Oil prices climb to highest in years
Oil prices hit their highest in years today (18) as demand continues its recovery from the COVID-19 pandemic, boosted by more custom from power generators turning away from expensive gas and coal to fuel oil and diesel.
Brent crude oil futures rose 87 cents, or 1%, to $85.73 a barrel by 0111 GMT, the highest price since October 2018.

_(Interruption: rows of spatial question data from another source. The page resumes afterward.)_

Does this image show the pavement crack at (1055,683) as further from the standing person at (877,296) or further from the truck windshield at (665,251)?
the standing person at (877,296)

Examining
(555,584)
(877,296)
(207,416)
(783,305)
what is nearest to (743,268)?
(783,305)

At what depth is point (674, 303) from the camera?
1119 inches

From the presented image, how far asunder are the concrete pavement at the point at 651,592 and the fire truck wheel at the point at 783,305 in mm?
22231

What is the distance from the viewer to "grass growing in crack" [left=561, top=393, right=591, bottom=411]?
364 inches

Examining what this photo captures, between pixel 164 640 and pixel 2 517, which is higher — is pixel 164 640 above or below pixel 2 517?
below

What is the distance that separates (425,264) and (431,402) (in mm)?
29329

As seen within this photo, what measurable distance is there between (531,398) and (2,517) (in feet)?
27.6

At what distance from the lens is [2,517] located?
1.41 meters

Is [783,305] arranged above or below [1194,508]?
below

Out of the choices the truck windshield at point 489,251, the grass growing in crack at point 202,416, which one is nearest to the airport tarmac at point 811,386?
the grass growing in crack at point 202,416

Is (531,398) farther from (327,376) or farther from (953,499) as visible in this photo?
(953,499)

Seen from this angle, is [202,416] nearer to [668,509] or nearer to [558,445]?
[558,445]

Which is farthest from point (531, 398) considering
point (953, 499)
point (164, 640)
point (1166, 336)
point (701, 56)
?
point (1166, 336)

U.S. West Texas Intermediate (WTI) crude futures climbed $1.12, or 1.4%, to $83.40 a barrel, highest since October 2014.
Both contracts rose by at least 3% last week.
"Easing restrictions around the world are likely to help the recovery in fuel consumption," analysts from ANZ bank said in a note on Monday.
"The jet fuel market was buoyed by news that the U.S. will open its borders to vaccinated foreign travelers next month. Similar moves in Australia and across Asia followed."
They added that gas-to-oil switching for power generation alone could boost demand by as much as 450,000 barrels per day in the fourth quarter.
Still, supply could also increase from the United States, where energy firms last week added oil and natural gas rigs for a sixth week in a row as soaring crude prices prompted drillers to return to the wellpad.
The U.S. oil and gas rig count, an early indicator of future output, rose 10 to 543 in the week to Oct. 15, its highest since April 2020, energy services firm Baker Hughes Co said last week.
China's economy, meanwhile, likely grew at the slowest pace in a year in the third quarter, hurt by power shortages, supply bottlenecks and sporadic COVID-19 outbreaks.
The world's second-largest oil consumer issued a new batch of oil import quotas for independent refiners for 2021 that show total annual allowances were lower than last year, a first reduction of import permits since these firms were allowed into the market in 2015.